Exercise aim
Transcribe all of the entries, matching each one exactly.

Recorded data
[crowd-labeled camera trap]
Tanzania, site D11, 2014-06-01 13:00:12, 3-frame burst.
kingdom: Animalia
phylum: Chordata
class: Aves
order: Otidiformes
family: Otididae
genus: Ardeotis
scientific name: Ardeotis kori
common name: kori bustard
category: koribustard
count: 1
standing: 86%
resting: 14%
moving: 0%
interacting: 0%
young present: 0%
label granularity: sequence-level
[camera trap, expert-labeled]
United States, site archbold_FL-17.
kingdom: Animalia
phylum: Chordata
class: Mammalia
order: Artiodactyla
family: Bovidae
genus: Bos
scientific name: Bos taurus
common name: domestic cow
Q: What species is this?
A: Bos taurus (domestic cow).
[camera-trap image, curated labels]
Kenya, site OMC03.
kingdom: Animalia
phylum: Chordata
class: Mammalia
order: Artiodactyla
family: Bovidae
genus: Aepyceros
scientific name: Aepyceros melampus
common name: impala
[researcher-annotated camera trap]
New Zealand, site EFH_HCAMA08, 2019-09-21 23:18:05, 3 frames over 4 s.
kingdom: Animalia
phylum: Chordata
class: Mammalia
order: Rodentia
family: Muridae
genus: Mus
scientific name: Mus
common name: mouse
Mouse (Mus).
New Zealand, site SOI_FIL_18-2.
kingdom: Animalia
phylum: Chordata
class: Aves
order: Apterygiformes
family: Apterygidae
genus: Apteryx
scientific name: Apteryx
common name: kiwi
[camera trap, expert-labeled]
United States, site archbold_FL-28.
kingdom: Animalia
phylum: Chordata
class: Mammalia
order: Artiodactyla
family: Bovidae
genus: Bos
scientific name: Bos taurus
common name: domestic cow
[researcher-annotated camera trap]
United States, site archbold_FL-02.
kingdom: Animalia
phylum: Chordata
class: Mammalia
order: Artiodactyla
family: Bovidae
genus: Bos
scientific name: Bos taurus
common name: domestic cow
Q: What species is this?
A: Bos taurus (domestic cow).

Result
[crowd-labeled camera trap]
Tanzania, site D11, 2014-06-01 13:00:12, 3-frame burst.
kingdom: Animalia
phylum: Chordata
class: Aves
order: Otidiformes
family: Otididae
genus: Ardeotis
scientific name: Ardeotis kori
common name: kori bustard
category: koribustard
count: 1
standing: 86%
resting: 14%
moving: 0%
interacting: 0%
young present: 0%
label granularity: sequence-level
[camera trap, expert-labeled]
United States, site archbold_FL-17.
kingdom: Animalia
phylum: Chordata
class: Mammalia
order: Artiodactyla
family: Bovidae
genus: Bos
scientific name: Bos taurus
common name: domestic cow
Q: What species is this?
A: Bos taurus (domestic cow).
[camera-trap image, curated labels]
Kenya, site OMC03.
kingdom: Animalia
phylum: Chordata
class: Mammalia
order: Artiodactyla
family: Bovidae
genus: Aepyceros
scientific name: Aepyceros melampus
common name: impala
[researcher-annotated camera trap]
New Zealand, site EFH_HCAMA08, 2019-09-21 23:18:05, 3 frames over 4 s.
kingdom: Animalia
phylum: Chordata
class: Mammalia
order: Rodentia
family: Muridae
genus: Mus
scientific name: Mus
common name: mouse
Mouse (Mus).
New Zealand, site SOI_FIL_18-2.
kingdom: Animalia
phylum: Chordata
class: Aves
order: Apterygiformes
family: Apterygidae
genus: Apteryx
scientific name: Apteryx
common name: kiwi
[camera trap, expert-labeled]
United States, site archbold_FL-28.
kingdom: Animalia
phylum: Chordata
class: Mammalia
order: Artiodactyla
family: Bovidae
genus: Bos
scientific name: Bos taurus
common name: domestic cow
[researcher-annotated camera trap]
United States, site archbold_FL-02.
kingdom: Animalia
phylum: Chordata
class: Mammalia
order: Artiodactyla
family: Bovidae
genus: Bos
scientific name: Bos taurus
common name: domestic cow
Q: What species is this?
A: Bos taurus (domestic cow).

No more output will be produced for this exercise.